■ Task goal:
Rewrite every line of the material below as a numbered list, leaving out the blank lines.

— Start Records shown —

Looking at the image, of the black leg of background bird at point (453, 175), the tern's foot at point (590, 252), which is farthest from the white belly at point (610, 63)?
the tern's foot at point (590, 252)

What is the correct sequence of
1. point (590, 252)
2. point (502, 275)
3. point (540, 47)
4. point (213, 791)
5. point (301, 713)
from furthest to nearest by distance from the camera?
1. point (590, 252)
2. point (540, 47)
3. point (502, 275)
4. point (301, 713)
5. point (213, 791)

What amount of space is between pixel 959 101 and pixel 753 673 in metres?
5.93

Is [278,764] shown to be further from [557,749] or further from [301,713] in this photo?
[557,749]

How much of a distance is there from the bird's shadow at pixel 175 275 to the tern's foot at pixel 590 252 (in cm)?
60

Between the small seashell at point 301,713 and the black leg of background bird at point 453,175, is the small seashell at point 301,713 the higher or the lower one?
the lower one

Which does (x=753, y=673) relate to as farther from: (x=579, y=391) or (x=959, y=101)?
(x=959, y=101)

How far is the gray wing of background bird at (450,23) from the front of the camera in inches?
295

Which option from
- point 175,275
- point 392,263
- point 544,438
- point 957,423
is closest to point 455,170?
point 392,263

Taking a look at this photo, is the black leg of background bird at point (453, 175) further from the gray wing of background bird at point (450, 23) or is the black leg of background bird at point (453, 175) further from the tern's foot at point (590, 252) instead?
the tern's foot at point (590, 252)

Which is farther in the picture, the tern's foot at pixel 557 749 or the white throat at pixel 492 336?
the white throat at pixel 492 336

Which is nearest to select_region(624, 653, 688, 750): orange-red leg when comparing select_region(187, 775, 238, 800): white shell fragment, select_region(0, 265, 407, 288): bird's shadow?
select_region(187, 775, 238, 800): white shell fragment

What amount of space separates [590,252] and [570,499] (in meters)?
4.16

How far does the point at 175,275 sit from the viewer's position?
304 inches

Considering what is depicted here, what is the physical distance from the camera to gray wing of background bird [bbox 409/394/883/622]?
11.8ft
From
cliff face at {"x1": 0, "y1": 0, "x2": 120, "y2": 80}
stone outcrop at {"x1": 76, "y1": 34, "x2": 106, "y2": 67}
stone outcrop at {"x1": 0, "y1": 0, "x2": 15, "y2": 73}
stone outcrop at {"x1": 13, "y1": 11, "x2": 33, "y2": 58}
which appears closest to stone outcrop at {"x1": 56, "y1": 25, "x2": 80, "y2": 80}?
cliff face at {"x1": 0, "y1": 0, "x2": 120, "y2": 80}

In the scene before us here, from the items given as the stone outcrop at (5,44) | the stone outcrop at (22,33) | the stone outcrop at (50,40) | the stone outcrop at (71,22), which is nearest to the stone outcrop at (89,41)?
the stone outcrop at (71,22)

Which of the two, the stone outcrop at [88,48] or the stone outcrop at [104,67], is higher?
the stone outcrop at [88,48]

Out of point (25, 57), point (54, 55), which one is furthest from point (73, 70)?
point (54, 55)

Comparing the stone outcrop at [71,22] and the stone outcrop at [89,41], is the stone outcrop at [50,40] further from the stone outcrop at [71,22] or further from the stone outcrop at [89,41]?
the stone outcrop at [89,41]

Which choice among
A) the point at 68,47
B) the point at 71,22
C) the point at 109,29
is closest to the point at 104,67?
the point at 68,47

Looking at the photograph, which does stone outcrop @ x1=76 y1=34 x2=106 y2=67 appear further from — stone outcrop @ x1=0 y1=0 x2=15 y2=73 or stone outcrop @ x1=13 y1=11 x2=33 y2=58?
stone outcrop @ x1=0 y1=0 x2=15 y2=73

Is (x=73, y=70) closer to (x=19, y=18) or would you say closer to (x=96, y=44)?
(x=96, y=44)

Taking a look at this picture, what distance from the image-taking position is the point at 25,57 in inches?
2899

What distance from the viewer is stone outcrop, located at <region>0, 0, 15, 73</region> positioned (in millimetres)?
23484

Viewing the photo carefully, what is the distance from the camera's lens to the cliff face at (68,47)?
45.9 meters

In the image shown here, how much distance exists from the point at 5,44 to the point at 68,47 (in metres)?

— End Records shown —

■ Solution:
1. Looking at the image, of the black leg of background bird at point (453, 175), the tern's foot at point (590, 252), which is farthest from the white belly at point (610, 63)?
2. the tern's foot at point (590, 252)
3. What is the correct sequence of
4. 1. point (590, 252)
5. 2. point (502, 275)
6. 3. point (540, 47)
7. 4. point (213, 791)
8. 5. point (301, 713)
9. from furthest to nearest by distance from the camera?
10. 1. point (590, 252)
11. 2. point (540, 47)
12. 3. point (502, 275)
13. 4. point (301, 713)
14. 5. point (213, 791)
15. What amount of space is between pixel 959 101 and pixel 753 673 in metres?
16. 5.93
17. Is [278,764] shown to be further from [557,749] or further from [301,713] in this photo?
18. [557,749]
19. How much of a distance is there from the bird's shadow at pixel 175 275 to the tern's foot at pixel 590 252 (in cm)?
20. 60
21. Between the small seashell at point 301,713 and the black leg of background bird at point 453,175, is the small seashell at point 301,713 the higher or the lower one?
22. the lower one
23. Which does (x=753, y=673) relate to as farther from: (x=579, y=391) or (x=959, y=101)?
24. (x=959, y=101)
25. How far is the gray wing of background bird at (450,23) from the front of the camera in inches?
26. 295
27. Which option from
28. - point 175,275
29. - point 392,263
30. - point 544,438
31. - point 957,423
32. is closest to point 455,170?
33. point 392,263
34. Taking a look at this photo, is the black leg of background bird at point (453, 175) further from the gray wing of background bird at point (450, 23) or is the black leg of background bird at point (453, 175) further from the tern's foot at point (590, 252) instead?
35. the tern's foot at point (590, 252)
36. Which is farther in the picture, the tern's foot at pixel 557 749 or the white throat at pixel 492 336?
37. the white throat at pixel 492 336
38. Which is nearest to select_region(624, 653, 688, 750): orange-red leg when comparing select_region(187, 775, 238, 800): white shell fragment, select_region(0, 265, 407, 288): bird's shadow?
39. select_region(187, 775, 238, 800): white shell fragment
40. What amount of space separates [590,252] and [570,499] (in meters)?
41. 4.16
42. How far does the point at 175,275 sit from the viewer's position?
43. 304 inches
44. Considering what is depicted here, what is the physical distance from the camera to gray wing of background bird [bbox 409/394/883/622]?
45. 11.8ft
46. From
47. cliff face at {"x1": 0, "y1": 0, "x2": 120, "y2": 80}
48. stone outcrop at {"x1": 76, "y1": 34, "x2": 106, "y2": 67}
49. stone outcrop at {"x1": 0, "y1": 0, "x2": 15, "y2": 73}
50. stone outcrop at {"x1": 13, "y1": 11, "x2": 33, "y2": 58}
51. which appears closest to stone outcrop at {"x1": 56, "y1": 25, "x2": 80, "y2": 80}?
52. cliff face at {"x1": 0, "y1": 0, "x2": 120, "y2": 80}
53. In the scene before us here, from the items given as the stone outcrop at (5,44) | the stone outcrop at (22,33) | the stone outcrop at (50,40) | the stone outcrop at (71,22), which is nearest to the stone outcrop at (89,41)?
54. the stone outcrop at (71,22)
55. Which of the two, the stone outcrop at [88,48] or the stone outcrop at [104,67], is higher?
56. the stone outcrop at [88,48]
57. Out of point (25, 57), point (54, 55), which one is furthest from point (73, 70)?
58. point (54, 55)
59. Comparing the stone outcrop at [71,22] and the stone outcrop at [89,41], is the stone outcrop at [50,40] further from the stone outcrop at [71,22] or further from the stone outcrop at [89,41]?
60. the stone outcrop at [89,41]
61. Which choice among
62. A) the point at 68,47
63. B) the point at 71,22
64. C) the point at 109,29
65. is closest to the point at 104,67?
66. the point at 68,47
67. Looking at the photograph, which does stone outcrop @ x1=76 y1=34 x2=106 y2=67 appear further from — stone outcrop @ x1=0 y1=0 x2=15 y2=73 or stone outcrop @ x1=13 y1=11 x2=33 y2=58?
68. stone outcrop @ x1=0 y1=0 x2=15 y2=73
69. Is (x=73, y=70) closer to (x=19, y=18) or would you say closer to (x=96, y=44)?
70. (x=96, y=44)
71. Taking a look at this picture, what distance from the image-taking position is the point at 25,57 in inches?
72. 2899
73. What distance from the viewer is stone outcrop, located at <region>0, 0, 15, 73</region> positioned (in millimetres)?
74. 23484
75. Viewing the photo carefully, what is the distance from the camera's lens to the cliff face at (68,47)?
76. 45.9 meters
77. In the image shown here, how much distance exists from the point at 5,44 to the point at 68,47 (in metres)?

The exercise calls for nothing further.